So what can I do to save myself from TikTok brain? How can I resist the addictive siren’s song of the smartphone’s sensory bombardment? For teens, society is moving toward a total ban of smartphones at schools. But what about for adults like me?

For one, I must acknowledge the fact that current smartphone technology is a giant obstacle to my own sanity. I need to resist my shortening attention span — pausing movies or streaming shows to check sports scores or Facebook. Better yet, each night I get into bed, I must consciously choose to read a book and not waste even more hours on my smartphone.

After hours on social media, I don’t feel invigorated. I don’t feel satisfied. I just feel depressed.

My wife has discussed banning smartphone use after 6 p.m., but my brain secretly fears the painful withdrawal of going cold-turkey, even though I have already quit both Instagram and X and remain on Facebook and LinkedIn mostly for business reasons.

For now, I tell myself that, over morning coffee, it’s enough to check my New York Times app and maybe ESPN for a recap of the previous night’s games. And that’s it. Time, then, to move on, live life, have cerebral adventures that do not involve scrolling and tapping, chortling and sharing.

Yesterday, before logging onto my computer to do some writing, I find myself buying into some TikTok clip of a large crane dredging something from a deep canal. “Wait to see what it pulls up,” the video teases.

And so I watch the entire imbecilic clip. In the end, the thing pulled from the depths morphs into a huge human hand with its middle finger raised.

As always happens in the twisted realm of the smartphone, the joke is on me.

So consider this a newly-launched social experiment in how to rid myself of an addiction, my attempt to break off a relationship that is just not working anymore, one that has morphed from supportive to abusive.

I’ll be back in a month to report my findings.

________

Set tasks
1. Turn the paragraph in the smartphone essay that begins "My wife has discussed" into a short bulleted list of its main facts.
2. Put this sentence from the smartphone essay into Spanish: "For teens, society is moving toward a total ban of smartphones at schools."

Data lines
________

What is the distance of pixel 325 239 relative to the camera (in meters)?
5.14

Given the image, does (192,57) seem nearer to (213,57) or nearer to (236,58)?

________

Exercise solutions
1.
- My wife has talked about banning smartphone use after 6 p.m.
- Part of me fears the painful withdrawal of quitting cold turkey.
- I have already quit Instagram and X.
- I'm still on Facebook and LinkedIn, mostly for business reasons.

2. Para los adolescentes, la sociedad avanza hacia una prohibición total de los teléfonos inteligentes en las escuelas.